Abelhas da espécie jataí criam "barreira sanitária" para impedir que companheiras infectadas entrem na colmeia

Cientistas da USP descobriram a incrível capacidade das vigias da espécie jataí de reconhecer a presença de um fungo perigoso

Por Da Redação  em 12 de abril de 2022

A abelha da espécie jataí é capaz de reconhecer se um membro da colmeia está infectado por fungo (Foto: Wikimedia/Demeter/Creative Commons)

 

Um estudo realizado na Escola Superior de Agricultura Luiz de Queiroz da Universidade de São Paulo (USP), publicado na edição de janeiro da revista científica Chemosphere, revela que as vigias das abelhas jataí (Tetragonisca angustula), que controlam o acesso à colmeia, sabem identificar se um membro da “família” está contaminado com o fungo Beauveria bassiana, não permitindo a entrada de infectados.

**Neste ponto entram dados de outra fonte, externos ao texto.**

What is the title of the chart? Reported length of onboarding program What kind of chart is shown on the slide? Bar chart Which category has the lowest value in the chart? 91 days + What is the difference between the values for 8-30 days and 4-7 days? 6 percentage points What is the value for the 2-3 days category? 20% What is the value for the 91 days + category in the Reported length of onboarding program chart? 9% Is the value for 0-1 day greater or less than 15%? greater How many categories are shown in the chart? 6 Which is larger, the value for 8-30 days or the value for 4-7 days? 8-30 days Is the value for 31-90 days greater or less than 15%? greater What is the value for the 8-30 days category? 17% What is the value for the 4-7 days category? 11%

Por não ter ferrão, ser dócil e produzir um mel muito apreciado, a jataí é muito valorizada no Brasil, sendo endêmica da América Latina. “Ela é uma importante abelha polinizadora, não só de culturas agrícolas, mas também de várias espécies de plantas silvestres. Além do papel ecológico, devido à polinização, existem muitos criadores de jataí, em grande parte devido ao mel produzido, o que faz com que a espécie tenha uma alta importância socioeconômica no Brasil”, comenta a pesquisadora Denise Alves, uma das autoras do estudo, citada pelo Jornal da USP.

A especialista explica que, como as abelhas buscam alimento no campo, acabam sendo expostas a pesticidas agrícolas, químicos ou biológicos. No experimento atual, foram analisados o comportamento e composição química dos insetos, focando no reconhecimento de companheiras pelas guardas das colmeias das jataís. “As guardas são abelhas 30% maiores e possuem antenas mais longas do que as demais operárias. Já se sabe que as guardas controlam a entrada das abelhas forrageiras, ou seja, daquelas que vão para o campo, impedindo a entrada das que não pertencem ao ninho”, diz a pesquisadora.

Os cientistas descobriram que o fungo Beauveria bassiana, usada como biopesticida, modifica o perfil químico dos corpos das abelhas, permitindo a identificação pelas vigias. “As guardas possuem uma espécie de ‘padrão’ dos odores das companheiras de ninho e, quando há alguma alteração na composição química na cutícula [reveste o corpo] dessas abelhas, elas detectam essa diferença e impedem a entrada. Assim, as guardas funcionam como uma ‘barreira sanitária’, impedindo que abelhas com esporos do fungo entrem em seus ninhos e esse fungo se espalhe e infecte as outras abelhas”, explica Denise Alves ao Jornal da USP.

A pesquisadora conta que um estudo similar foi realizado na Itália, mas analisando abelhas com ferrão (Apis melifera). Nesse caso, os cientistas descobriram que as vigias dessa espécie aceitam abelhas expostas ao fungo, o que aumenta as chances da transmissão do patógeno entre as colônias. “Na jataí, considerando que as guardas são maiores e têm antenas mais longas, nossa hipótese foi de que elas seriam capazes de detectar e reconhecer as companheiras de ninhos contaminadas, diferentemente do que ocorreu em Apis melifera”, afirma a pesquisadora da USP.